*Passage provided*
Start of Block

You can test the feature described in this article on your own dataset using the CleanMyExcel.io service, which is free and requires no registration.
What is Data Validity?
Data validity refers to data conformity to expected formats, types, and value ranges. This standardisation within a single column ensures the uniformity of data according to implicit or explicit requirements.
Common issues related to data validity include:
- Inappropriate variable types: Column data types that are not suited to analytical needs, e.g., temperature values in text format.
- Columns with mixed data types: A single column containing both numerical and textual data.
- Non-conformity to expected formats: For instance, invalid email addresses or URLs.
- Out-of-range values: Column values that fall outside what is allowed or considered normal, e.g., negative age values or ages greater than 30 for high school students.
- Time zone and DateTime format issues: Inconsistent or heterogeneous date formats within the dataset.
- Lack of measurement standardisation or uniform scale: Variability in the units of measurement used for the same variable, e.g., mixing Celsius and Fahrenheit values for temperature.
- Special characters or whitespace in numeric fields: Numeric data contaminated by non-numeric elements.
And the list goes on.
Error types such as duplicated records or entities and missing values do not fall into this category.
But what is the typical strategy to identifying such data validity issues?
When data meets expectations
Data cleaning, while it can be very complex, can generally be broken down into two key phases:
1. Detecting data errors
2. Correcting these errors.
At its core, data cleaning revolves around identifying and resolving discrepancies in datasets—specifically, values that violate predefined constraints, which are from expectations about the data..
It’s important to acknowledge a fundamental fact: it’s almost impossible, in real-world scenarios, to be exhaustive in identifying all potential data errors—the sources of data issues are virtually infinite, ranging from human input mistakes to system failures—and thus impossible to predict entirely. However, what we can do is define what we consider reasonably regular patterns in our data, known as data expectations—reasonable assumptions about what “correct” data should look like. For example:
- If working with a dataset of high school students, we might expect ages to fall between 14 and 18 years old.

End of Block

*Raw data*
Start of Block

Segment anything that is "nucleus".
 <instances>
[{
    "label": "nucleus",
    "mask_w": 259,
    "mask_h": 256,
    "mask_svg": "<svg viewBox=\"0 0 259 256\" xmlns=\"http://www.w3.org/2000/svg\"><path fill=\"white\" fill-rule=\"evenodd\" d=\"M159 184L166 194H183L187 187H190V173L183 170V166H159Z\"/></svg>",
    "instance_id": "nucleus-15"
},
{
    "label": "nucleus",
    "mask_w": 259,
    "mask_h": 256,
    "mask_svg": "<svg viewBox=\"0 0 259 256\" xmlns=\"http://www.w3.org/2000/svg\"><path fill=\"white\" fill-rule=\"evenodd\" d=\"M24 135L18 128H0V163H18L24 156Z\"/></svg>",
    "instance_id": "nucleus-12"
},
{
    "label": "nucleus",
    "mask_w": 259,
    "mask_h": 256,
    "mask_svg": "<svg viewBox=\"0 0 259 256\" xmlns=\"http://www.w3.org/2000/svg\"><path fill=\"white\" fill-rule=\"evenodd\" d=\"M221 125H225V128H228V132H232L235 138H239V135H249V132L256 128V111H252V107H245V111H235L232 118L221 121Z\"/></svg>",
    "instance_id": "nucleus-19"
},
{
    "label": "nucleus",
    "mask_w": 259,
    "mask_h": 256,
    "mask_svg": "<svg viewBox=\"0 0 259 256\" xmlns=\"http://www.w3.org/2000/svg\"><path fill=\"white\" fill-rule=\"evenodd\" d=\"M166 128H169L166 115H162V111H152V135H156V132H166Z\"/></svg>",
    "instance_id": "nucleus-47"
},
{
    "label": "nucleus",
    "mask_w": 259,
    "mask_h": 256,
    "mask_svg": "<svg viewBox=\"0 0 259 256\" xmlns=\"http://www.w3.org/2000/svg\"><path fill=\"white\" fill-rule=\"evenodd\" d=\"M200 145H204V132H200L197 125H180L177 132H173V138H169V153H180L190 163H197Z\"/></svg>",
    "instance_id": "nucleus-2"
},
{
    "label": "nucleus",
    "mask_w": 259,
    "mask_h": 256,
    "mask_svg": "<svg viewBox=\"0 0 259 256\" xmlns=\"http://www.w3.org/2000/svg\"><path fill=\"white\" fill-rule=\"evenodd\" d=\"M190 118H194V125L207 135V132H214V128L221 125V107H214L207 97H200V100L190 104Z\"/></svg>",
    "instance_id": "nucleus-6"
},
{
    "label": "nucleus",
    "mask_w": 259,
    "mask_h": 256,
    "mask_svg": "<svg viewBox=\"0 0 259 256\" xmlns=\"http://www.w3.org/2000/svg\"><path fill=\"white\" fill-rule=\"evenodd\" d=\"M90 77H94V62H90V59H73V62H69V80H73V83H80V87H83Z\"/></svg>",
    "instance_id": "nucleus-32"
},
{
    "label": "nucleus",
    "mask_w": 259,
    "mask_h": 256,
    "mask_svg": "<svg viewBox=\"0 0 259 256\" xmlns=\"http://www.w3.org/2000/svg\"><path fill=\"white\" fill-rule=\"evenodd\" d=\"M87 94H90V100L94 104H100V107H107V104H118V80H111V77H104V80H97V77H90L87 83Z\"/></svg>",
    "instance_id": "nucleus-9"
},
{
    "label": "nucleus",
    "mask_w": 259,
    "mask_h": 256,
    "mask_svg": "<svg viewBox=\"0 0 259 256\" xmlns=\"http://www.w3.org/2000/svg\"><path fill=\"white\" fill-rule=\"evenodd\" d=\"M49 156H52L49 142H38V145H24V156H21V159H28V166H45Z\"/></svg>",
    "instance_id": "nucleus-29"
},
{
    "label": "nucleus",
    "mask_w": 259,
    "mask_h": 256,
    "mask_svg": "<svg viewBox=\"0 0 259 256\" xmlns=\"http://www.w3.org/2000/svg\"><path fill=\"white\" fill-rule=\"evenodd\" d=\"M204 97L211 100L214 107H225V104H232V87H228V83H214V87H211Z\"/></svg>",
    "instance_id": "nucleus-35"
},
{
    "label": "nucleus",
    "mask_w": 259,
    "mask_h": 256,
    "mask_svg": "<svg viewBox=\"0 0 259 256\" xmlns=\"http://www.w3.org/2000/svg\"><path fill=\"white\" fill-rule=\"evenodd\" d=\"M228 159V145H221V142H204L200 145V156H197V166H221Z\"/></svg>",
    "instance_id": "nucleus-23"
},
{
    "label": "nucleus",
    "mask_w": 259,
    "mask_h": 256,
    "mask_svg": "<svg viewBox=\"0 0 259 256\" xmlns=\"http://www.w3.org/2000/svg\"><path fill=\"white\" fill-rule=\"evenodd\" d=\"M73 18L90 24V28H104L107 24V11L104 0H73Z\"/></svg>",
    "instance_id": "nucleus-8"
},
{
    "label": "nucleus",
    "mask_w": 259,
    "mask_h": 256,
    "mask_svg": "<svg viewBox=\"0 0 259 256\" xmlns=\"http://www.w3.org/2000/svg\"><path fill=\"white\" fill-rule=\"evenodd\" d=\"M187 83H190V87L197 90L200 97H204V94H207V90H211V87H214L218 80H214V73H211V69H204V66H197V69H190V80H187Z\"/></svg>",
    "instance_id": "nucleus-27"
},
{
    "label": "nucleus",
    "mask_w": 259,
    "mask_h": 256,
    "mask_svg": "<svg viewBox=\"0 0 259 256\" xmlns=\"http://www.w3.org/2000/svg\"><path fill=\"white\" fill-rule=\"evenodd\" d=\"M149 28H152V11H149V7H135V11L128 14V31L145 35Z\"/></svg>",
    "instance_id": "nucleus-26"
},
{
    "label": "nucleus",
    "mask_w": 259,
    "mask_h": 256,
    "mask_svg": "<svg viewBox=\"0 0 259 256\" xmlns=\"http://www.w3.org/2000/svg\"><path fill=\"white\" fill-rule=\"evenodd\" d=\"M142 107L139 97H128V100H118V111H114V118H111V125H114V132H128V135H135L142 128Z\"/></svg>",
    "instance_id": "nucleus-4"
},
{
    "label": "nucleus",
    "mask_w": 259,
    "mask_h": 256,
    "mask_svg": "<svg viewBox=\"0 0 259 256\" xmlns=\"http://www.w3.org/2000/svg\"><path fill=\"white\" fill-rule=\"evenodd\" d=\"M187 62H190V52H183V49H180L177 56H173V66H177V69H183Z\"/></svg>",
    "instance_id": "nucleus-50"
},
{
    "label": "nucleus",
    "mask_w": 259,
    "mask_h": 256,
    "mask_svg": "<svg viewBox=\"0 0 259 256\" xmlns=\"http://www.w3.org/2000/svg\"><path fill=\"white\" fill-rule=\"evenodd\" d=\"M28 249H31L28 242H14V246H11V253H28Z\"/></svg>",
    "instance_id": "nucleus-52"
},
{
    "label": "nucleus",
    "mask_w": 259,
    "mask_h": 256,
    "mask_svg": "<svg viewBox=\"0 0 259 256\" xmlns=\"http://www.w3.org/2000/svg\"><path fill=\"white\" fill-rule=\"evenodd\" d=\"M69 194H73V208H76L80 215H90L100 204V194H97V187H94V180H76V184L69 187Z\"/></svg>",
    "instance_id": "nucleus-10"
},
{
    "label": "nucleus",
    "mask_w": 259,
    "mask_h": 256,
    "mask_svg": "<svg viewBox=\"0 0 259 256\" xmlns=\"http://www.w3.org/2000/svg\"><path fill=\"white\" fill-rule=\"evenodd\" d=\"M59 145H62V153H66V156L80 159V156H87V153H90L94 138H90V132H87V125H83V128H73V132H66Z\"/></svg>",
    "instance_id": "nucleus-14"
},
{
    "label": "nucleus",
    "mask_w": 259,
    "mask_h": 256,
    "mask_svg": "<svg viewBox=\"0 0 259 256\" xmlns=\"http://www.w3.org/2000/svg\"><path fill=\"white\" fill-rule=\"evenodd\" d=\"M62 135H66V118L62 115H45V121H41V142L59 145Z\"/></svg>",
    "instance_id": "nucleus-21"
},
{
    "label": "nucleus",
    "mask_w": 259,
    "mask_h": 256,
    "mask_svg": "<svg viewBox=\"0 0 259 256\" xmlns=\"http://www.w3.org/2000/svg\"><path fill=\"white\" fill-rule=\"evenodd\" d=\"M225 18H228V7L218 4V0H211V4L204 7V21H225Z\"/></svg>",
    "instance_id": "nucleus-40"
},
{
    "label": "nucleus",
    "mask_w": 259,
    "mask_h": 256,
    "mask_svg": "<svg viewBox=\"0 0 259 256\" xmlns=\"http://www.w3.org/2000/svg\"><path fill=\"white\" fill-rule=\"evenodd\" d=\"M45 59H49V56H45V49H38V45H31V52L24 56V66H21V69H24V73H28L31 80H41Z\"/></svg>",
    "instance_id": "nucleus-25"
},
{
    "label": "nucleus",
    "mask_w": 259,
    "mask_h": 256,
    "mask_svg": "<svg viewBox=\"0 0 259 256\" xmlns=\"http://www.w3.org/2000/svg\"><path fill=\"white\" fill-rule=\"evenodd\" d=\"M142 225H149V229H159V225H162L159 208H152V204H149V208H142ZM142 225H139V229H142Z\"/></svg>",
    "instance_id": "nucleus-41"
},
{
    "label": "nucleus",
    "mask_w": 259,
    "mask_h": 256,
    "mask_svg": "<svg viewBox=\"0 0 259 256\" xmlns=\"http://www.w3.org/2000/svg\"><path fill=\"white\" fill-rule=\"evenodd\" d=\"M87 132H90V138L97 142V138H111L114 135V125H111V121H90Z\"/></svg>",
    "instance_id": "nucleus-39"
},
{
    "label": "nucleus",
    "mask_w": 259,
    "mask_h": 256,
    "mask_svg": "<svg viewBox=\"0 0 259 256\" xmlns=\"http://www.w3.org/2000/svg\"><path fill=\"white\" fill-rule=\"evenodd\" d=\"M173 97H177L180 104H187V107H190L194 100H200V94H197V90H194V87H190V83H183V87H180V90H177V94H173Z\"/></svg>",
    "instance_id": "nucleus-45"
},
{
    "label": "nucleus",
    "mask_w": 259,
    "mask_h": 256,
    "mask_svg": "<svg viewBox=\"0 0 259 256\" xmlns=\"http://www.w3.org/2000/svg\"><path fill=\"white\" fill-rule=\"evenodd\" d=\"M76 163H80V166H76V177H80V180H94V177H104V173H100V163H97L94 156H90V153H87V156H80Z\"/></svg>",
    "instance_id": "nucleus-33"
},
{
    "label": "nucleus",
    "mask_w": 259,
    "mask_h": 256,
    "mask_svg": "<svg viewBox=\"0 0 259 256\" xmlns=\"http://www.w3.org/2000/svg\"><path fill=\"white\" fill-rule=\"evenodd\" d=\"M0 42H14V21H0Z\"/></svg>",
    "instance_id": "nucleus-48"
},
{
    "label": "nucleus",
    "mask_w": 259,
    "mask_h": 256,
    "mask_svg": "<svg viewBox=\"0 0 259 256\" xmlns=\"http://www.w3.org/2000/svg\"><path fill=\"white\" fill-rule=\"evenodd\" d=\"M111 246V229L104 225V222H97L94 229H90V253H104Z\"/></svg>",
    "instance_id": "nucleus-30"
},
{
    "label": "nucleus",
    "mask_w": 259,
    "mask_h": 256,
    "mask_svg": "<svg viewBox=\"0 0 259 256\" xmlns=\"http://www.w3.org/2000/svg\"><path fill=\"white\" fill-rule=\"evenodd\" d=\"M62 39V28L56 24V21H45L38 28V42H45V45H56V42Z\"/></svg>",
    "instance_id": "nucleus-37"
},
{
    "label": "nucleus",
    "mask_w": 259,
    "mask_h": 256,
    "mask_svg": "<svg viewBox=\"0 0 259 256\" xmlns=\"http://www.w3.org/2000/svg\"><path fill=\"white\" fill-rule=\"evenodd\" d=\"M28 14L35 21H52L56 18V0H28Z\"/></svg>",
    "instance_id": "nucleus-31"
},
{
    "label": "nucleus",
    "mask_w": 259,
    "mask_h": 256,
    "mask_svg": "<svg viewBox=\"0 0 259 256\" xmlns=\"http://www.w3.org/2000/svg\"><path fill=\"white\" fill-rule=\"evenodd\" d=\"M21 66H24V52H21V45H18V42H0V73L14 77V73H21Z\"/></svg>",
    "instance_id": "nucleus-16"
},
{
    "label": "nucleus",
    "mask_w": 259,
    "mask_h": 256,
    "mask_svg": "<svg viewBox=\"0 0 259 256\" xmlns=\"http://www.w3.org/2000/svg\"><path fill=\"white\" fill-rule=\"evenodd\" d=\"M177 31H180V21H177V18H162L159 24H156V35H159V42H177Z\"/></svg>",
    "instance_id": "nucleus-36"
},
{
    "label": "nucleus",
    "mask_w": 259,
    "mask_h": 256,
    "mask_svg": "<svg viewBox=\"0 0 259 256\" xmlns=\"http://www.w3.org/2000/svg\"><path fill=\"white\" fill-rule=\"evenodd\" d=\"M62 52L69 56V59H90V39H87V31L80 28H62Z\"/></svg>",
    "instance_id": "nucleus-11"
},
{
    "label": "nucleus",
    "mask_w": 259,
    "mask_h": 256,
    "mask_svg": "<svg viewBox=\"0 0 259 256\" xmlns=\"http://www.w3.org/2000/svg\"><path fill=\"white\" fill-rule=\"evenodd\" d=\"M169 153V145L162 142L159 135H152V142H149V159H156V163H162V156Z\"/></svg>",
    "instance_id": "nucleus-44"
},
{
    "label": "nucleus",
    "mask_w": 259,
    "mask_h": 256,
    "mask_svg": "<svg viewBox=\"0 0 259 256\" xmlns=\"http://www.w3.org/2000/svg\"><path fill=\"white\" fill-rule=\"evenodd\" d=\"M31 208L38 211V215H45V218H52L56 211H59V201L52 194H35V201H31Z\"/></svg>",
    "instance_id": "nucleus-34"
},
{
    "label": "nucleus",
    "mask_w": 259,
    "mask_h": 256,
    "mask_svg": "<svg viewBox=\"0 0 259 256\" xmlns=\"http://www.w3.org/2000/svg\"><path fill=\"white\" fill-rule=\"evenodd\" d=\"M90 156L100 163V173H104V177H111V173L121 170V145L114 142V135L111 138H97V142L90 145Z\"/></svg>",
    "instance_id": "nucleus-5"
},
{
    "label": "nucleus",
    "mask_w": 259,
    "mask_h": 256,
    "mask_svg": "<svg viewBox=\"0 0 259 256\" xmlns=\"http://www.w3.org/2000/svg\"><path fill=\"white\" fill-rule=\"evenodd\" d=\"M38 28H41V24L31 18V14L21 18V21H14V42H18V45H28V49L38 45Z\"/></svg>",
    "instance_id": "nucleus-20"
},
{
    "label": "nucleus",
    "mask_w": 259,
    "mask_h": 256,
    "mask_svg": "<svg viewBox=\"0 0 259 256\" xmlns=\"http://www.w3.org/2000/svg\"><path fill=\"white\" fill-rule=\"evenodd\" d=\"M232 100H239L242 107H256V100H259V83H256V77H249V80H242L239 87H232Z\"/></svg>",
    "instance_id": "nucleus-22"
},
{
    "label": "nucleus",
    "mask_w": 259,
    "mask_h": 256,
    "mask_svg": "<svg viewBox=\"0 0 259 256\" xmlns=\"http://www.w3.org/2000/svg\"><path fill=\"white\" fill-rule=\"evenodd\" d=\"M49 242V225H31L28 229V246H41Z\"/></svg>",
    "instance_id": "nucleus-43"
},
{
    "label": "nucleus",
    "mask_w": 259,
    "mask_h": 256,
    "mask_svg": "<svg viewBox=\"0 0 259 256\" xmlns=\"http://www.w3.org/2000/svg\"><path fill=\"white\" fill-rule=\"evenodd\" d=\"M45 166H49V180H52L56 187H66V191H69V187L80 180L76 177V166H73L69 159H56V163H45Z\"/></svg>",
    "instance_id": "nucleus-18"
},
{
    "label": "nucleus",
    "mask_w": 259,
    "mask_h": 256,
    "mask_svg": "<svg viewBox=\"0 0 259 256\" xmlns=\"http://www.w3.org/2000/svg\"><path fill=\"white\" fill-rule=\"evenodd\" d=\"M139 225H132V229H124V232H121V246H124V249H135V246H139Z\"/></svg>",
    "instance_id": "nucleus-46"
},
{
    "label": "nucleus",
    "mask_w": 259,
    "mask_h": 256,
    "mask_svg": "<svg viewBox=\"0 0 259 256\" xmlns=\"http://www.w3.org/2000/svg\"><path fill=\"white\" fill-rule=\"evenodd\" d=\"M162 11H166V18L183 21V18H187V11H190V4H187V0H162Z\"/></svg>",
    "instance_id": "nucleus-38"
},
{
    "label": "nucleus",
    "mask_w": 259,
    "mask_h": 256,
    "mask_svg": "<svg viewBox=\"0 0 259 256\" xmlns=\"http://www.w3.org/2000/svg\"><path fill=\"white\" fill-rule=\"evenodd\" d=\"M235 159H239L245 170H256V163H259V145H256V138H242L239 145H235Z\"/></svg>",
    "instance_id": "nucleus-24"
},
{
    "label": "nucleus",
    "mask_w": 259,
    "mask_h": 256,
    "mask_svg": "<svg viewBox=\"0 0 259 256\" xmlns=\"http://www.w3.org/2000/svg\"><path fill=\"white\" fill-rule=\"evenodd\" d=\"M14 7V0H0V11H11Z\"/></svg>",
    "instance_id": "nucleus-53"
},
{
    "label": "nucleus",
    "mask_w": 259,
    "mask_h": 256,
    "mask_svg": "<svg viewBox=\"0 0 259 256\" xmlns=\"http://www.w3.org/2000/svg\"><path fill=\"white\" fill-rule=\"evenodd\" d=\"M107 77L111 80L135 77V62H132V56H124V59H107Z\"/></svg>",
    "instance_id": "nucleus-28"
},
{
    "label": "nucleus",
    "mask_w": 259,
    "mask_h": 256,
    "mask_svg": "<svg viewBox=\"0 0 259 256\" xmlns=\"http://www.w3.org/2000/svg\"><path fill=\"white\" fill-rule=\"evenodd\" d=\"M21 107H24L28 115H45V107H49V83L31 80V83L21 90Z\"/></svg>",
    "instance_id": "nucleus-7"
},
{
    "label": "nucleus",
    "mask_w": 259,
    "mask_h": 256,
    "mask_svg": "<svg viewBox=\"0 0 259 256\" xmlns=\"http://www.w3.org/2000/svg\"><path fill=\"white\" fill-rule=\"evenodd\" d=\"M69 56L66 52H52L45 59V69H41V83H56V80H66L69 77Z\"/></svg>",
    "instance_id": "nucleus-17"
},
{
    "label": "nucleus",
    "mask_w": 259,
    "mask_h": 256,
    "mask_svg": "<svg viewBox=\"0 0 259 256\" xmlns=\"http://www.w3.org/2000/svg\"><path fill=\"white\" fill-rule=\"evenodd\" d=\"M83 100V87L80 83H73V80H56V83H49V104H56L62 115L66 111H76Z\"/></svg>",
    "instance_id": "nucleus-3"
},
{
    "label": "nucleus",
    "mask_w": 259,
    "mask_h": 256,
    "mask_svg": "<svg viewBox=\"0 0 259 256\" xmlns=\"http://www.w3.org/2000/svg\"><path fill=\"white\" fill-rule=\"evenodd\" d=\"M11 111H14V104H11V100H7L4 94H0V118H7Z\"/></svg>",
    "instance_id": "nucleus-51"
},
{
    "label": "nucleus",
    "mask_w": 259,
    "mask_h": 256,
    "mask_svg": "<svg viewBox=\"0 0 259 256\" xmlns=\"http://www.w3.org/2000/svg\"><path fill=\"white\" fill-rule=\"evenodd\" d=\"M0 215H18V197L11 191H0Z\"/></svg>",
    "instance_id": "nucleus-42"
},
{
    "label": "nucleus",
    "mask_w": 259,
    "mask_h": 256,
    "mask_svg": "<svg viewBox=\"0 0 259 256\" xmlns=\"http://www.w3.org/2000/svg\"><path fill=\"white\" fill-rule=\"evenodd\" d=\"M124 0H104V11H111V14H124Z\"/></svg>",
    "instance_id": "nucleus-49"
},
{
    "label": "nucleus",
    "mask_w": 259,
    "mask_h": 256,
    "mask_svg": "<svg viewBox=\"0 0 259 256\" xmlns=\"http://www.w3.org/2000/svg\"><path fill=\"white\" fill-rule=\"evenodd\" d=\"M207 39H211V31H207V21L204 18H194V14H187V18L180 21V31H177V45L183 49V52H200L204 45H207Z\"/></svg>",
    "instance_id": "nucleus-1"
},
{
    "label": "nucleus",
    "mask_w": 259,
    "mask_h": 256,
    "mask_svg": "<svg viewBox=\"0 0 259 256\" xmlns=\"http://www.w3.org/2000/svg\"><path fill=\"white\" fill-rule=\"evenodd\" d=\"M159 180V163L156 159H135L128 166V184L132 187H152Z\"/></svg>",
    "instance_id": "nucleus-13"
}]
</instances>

End of Block

*Work order 1*
List every common data validity issue named in the article on data validity.
*Work order 2*
According to the article on data validity, what age range might be expected in a dataset of high school students?
The data is separate material and has no connection to the article on data validity.

*Response 1*
- Inappropriate variable types
- Columns with mixed data types
- Non-conformity to expected formats
- Out-of-range values
- Time zone and DateTime format issues
- Lack of measurement standardisation or uniform scale
- Special characters or whitespace in numeric fields

*Response 2*
Between 14 and 18 years old.